Le général Stolipine est un des plus fiers originaux que l’armée russe assez riche en produits de ce genre puisse se vanter de posséder. Soldat jusqu’au bout des ongles, cet officier supérieur a débuté dans les cosaques de l’artillerie. Le Caucase fut son école ; puis quand la guerre de Crimée éclata, l’empereur lui conféra le commandement du régiment dans lequel il avait débuté. La réputation des Cosaques au point de vue de la témérité dans le combat et de la virtuosité dans le chapardage n’est plus à établir. Elle était égalée autrefois par le renom de nos zouaves.
Parmi les cosaques légendaires, les mieux partagés au point de vue de la faveur des racontars populaires ce sont les artilleurs. Le régiment de Stolipine fit merveille. Les batteries soutinrent le principal choc des assaillants lors du premier assaut contre Sébastopol.
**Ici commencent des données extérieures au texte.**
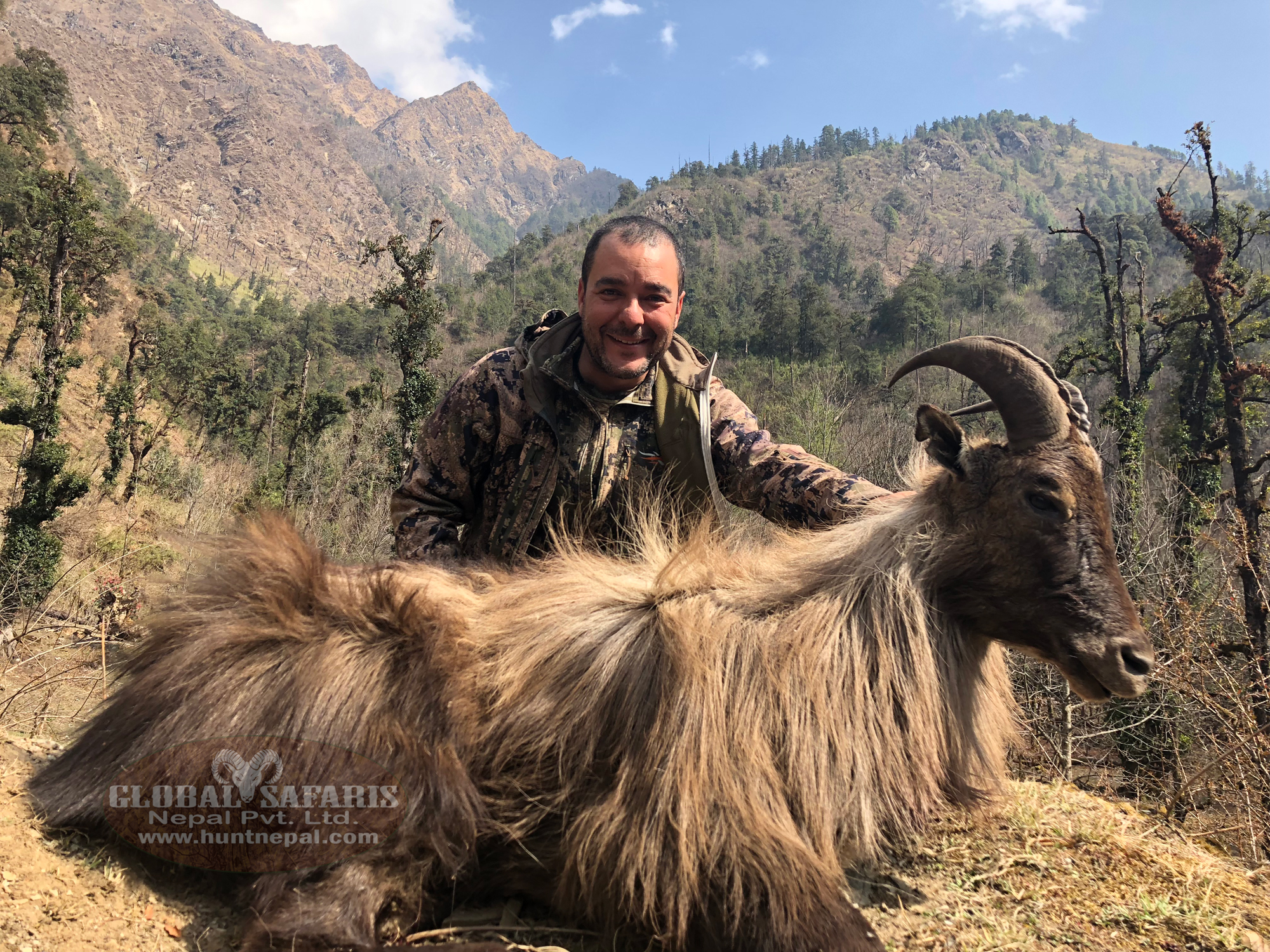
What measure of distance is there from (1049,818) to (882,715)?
116 centimetres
« J’eus le chagrin, nous dit le général en passant les doigts dans ses longues moustaches, moi qui adore la France et qui me vante d’être un Parisien, de vaincre des Français. » A la suite de cette journée la croix de Saint-Georges fut conférée à Stolipine, et au début du nouveau règne il fut d’autant plus en faveur qu’il se donnait une certaine teinte de libéralisme.
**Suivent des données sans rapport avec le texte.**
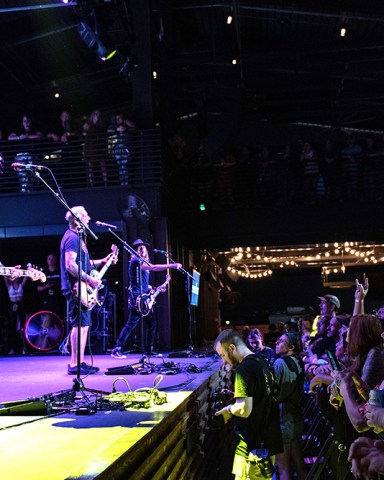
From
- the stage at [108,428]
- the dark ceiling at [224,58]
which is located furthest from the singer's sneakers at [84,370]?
the dark ceiling at [224,58]

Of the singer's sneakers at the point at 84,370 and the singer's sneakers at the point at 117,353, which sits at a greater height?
the singer's sneakers at the point at 84,370

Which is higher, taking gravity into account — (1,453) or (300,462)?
(1,453)

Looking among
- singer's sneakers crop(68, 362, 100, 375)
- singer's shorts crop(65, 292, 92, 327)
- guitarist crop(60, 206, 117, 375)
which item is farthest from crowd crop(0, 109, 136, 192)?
singer's sneakers crop(68, 362, 100, 375)

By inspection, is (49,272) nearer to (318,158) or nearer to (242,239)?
(242,239)

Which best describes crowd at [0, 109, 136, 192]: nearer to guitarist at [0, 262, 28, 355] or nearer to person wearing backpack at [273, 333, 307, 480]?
guitarist at [0, 262, 28, 355]

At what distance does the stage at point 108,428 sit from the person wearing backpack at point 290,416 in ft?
2.20

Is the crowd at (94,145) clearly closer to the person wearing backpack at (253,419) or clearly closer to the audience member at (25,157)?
the audience member at (25,157)

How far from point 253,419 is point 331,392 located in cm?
72

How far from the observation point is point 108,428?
9.62 feet

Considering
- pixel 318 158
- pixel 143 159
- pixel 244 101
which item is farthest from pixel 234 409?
pixel 244 101

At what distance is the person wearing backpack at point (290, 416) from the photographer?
4.75 metres

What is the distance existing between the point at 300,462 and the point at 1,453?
304 cm

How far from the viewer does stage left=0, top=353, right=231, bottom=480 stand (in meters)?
2.21

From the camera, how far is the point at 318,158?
42.9 ft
Cela ne l’empêcha pas d’ailleurs d’accepter le poste d’aide de camp du farouche Mourawief à Wilna et à Varsovie. Il le remplit en conscience, comme il convenait sous un tel chef, et il revint général.
De retour à Saint-Pétersbourg, il se montra de nouveau sous la face d’un libéral, se mêla quelque peu aux agitations panslavistes, avec moins de bruit cependant que les Fajedeff et les Tchernaieff. Pourtant, il en commit assez pour encourir, pendant quelques années, une quasi-disgrâce.